▶ _Problem_
Transcribe all of the data verbatim, please, and leave out its pictures.

Image-text web data:

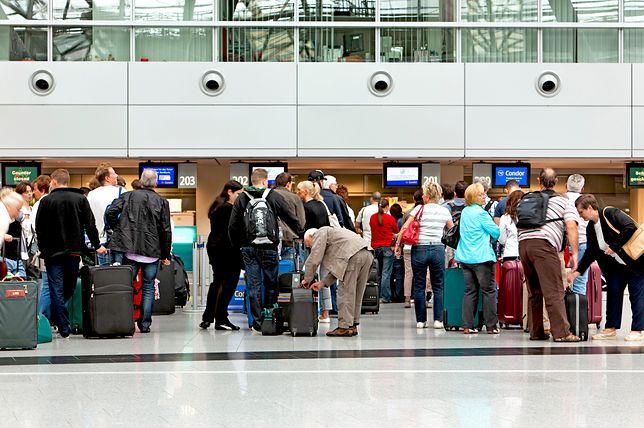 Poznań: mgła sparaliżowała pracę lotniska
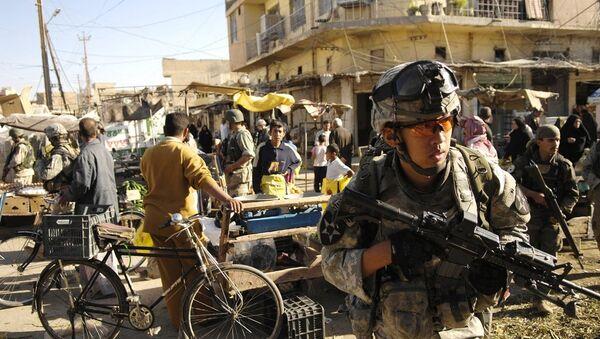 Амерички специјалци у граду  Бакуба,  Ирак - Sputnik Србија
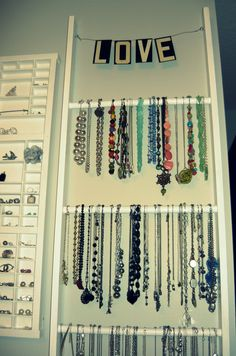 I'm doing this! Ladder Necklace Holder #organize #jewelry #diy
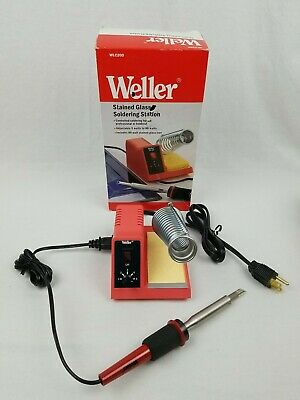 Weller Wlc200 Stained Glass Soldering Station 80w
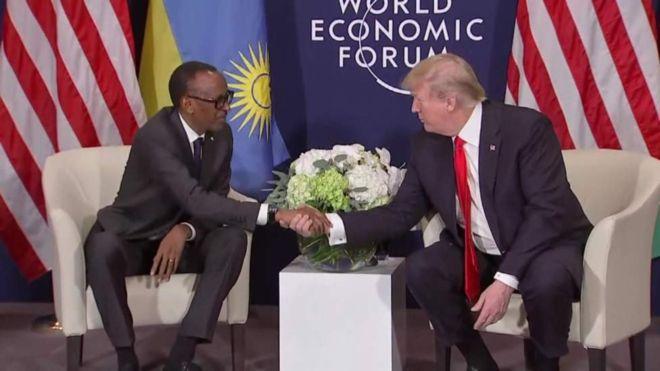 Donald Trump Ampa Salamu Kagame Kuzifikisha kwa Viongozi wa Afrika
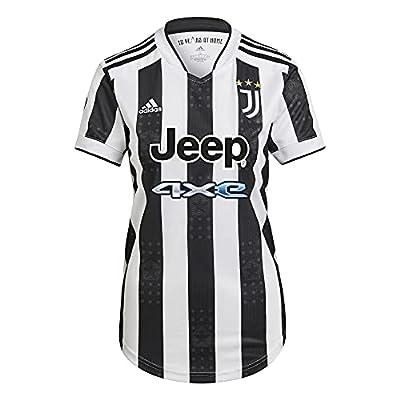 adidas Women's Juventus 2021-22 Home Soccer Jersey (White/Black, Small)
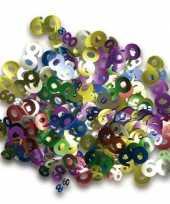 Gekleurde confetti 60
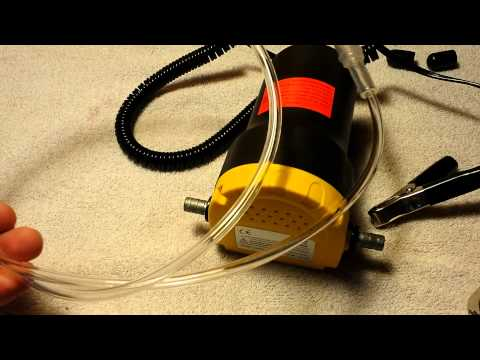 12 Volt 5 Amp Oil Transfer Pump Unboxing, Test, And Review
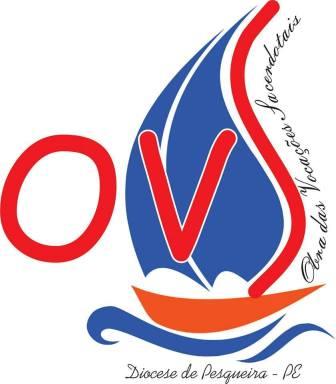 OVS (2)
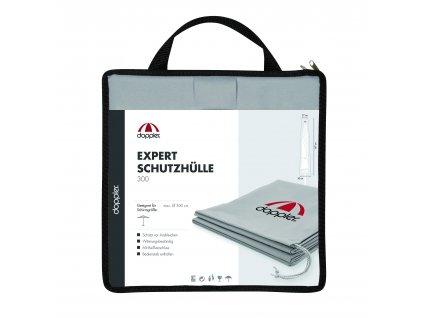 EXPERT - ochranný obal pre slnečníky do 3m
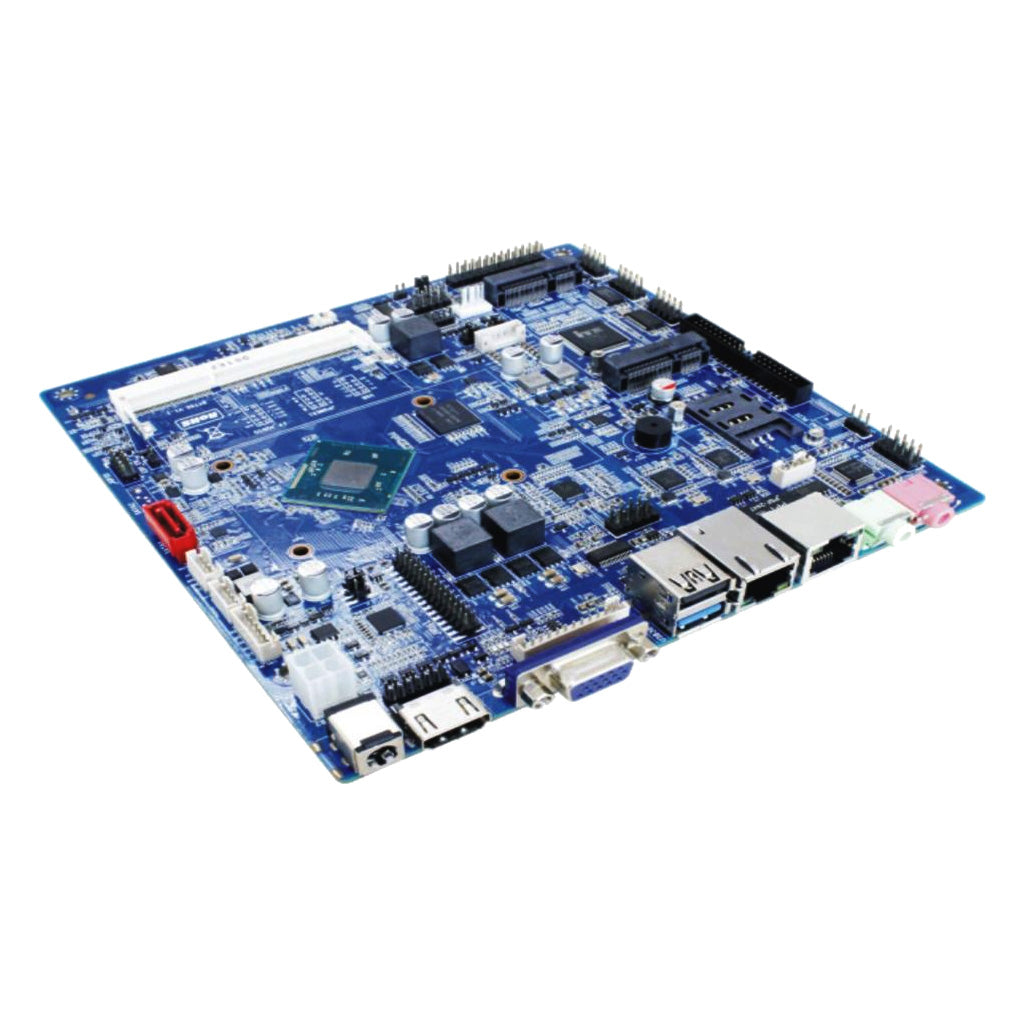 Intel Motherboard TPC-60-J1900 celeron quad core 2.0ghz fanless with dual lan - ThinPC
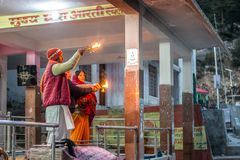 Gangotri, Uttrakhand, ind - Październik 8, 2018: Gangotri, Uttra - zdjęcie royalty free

▶ _Worked solution_
 Poznań: mgła sparaliżowała pracę lotniska
 Амерички специјалци у граду  Бакуба,  Ирак - Sputnik Србија
 I'm doing this! Ladder Necklace Holder #organize #jewelry #diy
 Weller Wlc200 Stained Glass Soldering Station 80w
 Donald Trump Ampa Salamu Kagame Kuzifikisha kwa Viongozi wa Afrika
 adidas Women's Juventus 2021-22 Home Soccer Jersey (White/Black, Small)
 Gekleurde confetti 60
 12 Volt 5 Amp Oil Transfer Pump Unboxing, Test, And Review
 OVS (2)
 EXPERT - ochranný obal pre slnečníky do 3m
 Intel Motherboard TPC-60-J1900 celeron quad core 2.0ghz fanless with dual lan - ThinPC
 Gangotri, Uttrakhand, ind - Październik 8, 2018: Gangotri, Uttra - zdjęcie royalty free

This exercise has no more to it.